Prompt | Output, please, every line from the line that holds "How far in distance are" to the end, exactly as written.

Exercise material |
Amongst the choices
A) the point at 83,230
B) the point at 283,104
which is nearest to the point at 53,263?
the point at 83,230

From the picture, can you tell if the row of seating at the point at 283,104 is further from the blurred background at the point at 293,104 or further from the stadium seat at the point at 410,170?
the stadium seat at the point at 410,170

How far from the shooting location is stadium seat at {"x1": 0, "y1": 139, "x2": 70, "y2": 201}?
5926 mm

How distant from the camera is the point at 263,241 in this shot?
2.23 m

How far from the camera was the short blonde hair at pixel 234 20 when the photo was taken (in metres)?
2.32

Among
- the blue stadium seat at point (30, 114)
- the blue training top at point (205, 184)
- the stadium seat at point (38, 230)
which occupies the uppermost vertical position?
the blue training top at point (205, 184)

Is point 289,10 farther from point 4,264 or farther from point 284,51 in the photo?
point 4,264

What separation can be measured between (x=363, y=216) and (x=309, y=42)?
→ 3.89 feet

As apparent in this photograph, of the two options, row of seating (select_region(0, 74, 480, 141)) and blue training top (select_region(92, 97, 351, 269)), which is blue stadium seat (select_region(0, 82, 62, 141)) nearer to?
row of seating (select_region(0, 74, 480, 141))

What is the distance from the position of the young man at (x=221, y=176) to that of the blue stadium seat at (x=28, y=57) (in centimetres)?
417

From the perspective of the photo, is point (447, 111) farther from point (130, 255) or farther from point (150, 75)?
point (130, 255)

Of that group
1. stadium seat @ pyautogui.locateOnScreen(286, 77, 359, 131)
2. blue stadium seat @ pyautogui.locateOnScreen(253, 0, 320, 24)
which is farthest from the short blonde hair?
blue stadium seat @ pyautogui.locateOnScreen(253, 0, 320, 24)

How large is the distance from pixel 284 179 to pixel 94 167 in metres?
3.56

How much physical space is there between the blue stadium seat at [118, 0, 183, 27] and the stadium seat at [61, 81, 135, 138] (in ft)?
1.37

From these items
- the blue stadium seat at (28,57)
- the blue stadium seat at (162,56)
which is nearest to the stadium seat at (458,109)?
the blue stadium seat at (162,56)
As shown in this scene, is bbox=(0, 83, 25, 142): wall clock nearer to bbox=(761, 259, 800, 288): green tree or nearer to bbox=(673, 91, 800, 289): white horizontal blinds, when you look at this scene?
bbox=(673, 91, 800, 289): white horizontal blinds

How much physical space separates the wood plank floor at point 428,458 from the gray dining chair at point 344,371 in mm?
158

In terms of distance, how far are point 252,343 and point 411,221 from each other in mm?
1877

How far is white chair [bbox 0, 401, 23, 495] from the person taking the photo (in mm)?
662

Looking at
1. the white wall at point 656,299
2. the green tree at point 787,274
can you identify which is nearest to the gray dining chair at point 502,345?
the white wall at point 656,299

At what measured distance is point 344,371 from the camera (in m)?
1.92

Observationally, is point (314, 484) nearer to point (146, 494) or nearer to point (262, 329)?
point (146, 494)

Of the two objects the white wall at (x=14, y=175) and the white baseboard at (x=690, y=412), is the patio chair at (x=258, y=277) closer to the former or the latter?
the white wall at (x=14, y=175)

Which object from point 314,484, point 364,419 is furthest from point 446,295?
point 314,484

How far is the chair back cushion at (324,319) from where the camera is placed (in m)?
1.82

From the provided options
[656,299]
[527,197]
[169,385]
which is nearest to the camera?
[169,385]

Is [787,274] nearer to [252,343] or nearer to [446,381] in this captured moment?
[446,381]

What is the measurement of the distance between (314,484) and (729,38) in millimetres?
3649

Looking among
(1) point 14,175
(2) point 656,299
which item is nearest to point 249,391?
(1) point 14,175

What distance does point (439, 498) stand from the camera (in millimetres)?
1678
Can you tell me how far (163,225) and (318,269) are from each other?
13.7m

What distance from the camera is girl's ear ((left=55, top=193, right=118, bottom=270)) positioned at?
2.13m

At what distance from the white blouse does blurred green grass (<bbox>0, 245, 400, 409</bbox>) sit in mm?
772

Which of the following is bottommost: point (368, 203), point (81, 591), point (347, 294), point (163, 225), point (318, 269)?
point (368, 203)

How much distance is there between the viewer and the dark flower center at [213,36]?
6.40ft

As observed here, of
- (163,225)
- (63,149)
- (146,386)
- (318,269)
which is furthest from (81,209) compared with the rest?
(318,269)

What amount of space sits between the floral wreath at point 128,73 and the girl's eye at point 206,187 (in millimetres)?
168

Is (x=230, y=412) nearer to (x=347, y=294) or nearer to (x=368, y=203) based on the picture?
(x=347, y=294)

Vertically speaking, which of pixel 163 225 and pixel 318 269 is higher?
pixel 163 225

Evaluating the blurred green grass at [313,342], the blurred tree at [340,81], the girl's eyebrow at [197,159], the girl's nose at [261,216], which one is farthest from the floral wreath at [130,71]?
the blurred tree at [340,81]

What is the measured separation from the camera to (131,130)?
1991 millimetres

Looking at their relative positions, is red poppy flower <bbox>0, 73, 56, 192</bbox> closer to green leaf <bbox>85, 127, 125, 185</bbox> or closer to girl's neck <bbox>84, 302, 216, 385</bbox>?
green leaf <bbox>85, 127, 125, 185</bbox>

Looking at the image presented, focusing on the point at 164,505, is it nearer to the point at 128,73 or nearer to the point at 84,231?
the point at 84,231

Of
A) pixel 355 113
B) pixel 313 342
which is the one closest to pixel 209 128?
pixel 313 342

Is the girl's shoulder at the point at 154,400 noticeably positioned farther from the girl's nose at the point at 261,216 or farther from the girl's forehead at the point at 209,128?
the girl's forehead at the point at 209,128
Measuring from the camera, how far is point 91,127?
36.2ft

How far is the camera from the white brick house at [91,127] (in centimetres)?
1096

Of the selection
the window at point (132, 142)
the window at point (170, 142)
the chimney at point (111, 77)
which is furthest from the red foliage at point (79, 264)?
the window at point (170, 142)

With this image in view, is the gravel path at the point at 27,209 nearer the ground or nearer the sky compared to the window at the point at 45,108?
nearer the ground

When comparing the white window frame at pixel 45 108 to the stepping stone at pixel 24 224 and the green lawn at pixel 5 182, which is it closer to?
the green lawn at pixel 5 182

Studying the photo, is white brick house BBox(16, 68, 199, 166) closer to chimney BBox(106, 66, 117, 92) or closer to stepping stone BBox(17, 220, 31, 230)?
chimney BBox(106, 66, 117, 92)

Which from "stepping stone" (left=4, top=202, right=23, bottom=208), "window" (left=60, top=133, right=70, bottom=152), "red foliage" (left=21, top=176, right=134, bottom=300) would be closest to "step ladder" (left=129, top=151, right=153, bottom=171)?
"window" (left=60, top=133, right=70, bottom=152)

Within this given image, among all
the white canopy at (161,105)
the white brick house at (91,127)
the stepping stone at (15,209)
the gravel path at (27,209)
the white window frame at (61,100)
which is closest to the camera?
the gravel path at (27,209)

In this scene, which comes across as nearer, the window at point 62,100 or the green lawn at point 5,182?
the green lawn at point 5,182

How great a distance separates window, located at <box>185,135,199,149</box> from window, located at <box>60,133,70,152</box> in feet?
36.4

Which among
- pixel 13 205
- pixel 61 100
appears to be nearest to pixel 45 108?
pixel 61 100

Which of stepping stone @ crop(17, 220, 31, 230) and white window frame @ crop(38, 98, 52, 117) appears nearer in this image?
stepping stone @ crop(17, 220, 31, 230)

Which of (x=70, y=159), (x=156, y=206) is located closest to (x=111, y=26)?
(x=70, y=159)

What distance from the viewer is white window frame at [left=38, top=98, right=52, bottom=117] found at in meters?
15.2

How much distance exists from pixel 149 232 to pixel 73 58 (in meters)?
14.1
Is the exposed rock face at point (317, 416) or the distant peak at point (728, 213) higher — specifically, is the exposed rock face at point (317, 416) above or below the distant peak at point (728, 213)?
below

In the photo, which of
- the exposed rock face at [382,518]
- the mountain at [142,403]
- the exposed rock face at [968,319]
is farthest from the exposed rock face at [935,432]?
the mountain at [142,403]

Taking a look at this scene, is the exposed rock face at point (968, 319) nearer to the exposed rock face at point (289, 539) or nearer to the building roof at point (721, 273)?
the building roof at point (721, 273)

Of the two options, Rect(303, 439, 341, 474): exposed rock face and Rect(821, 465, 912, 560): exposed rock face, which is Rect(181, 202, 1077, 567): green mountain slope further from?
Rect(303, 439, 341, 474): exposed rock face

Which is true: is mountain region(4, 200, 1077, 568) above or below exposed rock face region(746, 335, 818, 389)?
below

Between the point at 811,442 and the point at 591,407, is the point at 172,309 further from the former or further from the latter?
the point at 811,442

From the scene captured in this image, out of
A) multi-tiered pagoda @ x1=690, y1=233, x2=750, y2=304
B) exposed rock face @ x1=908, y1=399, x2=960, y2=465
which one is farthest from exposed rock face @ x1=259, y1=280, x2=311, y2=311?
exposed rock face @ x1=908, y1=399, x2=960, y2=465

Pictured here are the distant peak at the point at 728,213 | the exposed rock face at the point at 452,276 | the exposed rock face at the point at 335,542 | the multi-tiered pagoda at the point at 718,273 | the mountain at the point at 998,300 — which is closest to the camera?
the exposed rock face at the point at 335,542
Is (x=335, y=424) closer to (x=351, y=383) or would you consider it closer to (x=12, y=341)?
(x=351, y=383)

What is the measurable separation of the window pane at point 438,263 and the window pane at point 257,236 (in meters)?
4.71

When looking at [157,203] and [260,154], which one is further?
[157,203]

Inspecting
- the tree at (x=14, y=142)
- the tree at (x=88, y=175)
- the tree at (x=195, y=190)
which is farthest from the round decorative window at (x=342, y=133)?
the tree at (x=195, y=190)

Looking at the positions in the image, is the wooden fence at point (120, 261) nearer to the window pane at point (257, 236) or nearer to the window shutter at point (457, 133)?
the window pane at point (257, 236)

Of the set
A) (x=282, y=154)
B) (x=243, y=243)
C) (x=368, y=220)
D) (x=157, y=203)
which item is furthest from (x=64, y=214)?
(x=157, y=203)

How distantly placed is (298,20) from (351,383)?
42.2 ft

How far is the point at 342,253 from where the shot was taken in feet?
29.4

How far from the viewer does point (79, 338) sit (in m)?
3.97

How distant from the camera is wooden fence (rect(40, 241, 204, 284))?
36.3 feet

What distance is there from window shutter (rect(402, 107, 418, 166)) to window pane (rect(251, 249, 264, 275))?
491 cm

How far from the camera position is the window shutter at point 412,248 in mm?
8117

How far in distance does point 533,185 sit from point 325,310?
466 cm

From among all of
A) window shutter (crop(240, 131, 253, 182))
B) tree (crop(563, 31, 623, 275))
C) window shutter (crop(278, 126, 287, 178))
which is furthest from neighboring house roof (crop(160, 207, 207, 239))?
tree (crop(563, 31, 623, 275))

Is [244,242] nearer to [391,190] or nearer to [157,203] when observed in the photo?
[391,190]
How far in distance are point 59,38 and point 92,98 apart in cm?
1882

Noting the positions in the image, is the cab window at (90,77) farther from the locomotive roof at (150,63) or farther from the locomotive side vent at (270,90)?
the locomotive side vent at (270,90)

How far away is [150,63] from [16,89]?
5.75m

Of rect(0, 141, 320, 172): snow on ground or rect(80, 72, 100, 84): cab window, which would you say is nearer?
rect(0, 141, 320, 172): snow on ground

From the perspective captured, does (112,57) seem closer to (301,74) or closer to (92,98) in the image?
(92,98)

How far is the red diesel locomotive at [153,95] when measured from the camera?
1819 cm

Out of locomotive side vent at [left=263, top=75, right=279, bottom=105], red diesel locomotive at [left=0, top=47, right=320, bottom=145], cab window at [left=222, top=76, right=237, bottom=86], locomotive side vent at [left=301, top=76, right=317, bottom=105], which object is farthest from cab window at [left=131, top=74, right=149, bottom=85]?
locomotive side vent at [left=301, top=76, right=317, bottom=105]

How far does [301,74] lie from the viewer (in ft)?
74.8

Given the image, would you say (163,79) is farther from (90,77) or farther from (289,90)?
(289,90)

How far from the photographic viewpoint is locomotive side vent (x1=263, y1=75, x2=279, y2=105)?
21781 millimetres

Finished task |
How far in distance are point 59,38 and point 92,98 apart in cm?
1882

Noting the positions in the image, is the cab window at (90,77) farther from the locomotive roof at (150,63) or farther from the locomotive side vent at (270,90)?
the locomotive side vent at (270,90)

How far away is [150,63] from [16,89]?
5.75m

Of rect(0, 141, 320, 172): snow on ground or rect(80, 72, 100, 84): cab window, which would you say is nearer?
rect(0, 141, 320, 172): snow on ground

From the perspective captured, does (112,57) seem closer to (301,74) or closer to (92,98) in the image?
(92,98)

How far is the red diesel locomotive at [153,95] when measured from the camera?
1819 cm

Out of locomotive side vent at [left=263, top=75, right=279, bottom=105], red diesel locomotive at [left=0, top=47, right=320, bottom=145], cab window at [left=222, top=76, right=237, bottom=86], locomotive side vent at [left=301, top=76, right=317, bottom=105], which object is farthest from cab window at [left=131, top=74, right=149, bottom=85]?
locomotive side vent at [left=301, top=76, right=317, bottom=105]

How far does [301,74] lie from the viewer (in ft)?
74.8

Given the image, would you say (163,79) is farther from (90,77) or farther from (289,90)?
(289,90)

How far from the photographic viewpoint is locomotive side vent (x1=263, y1=75, x2=279, y2=105)?
21781 millimetres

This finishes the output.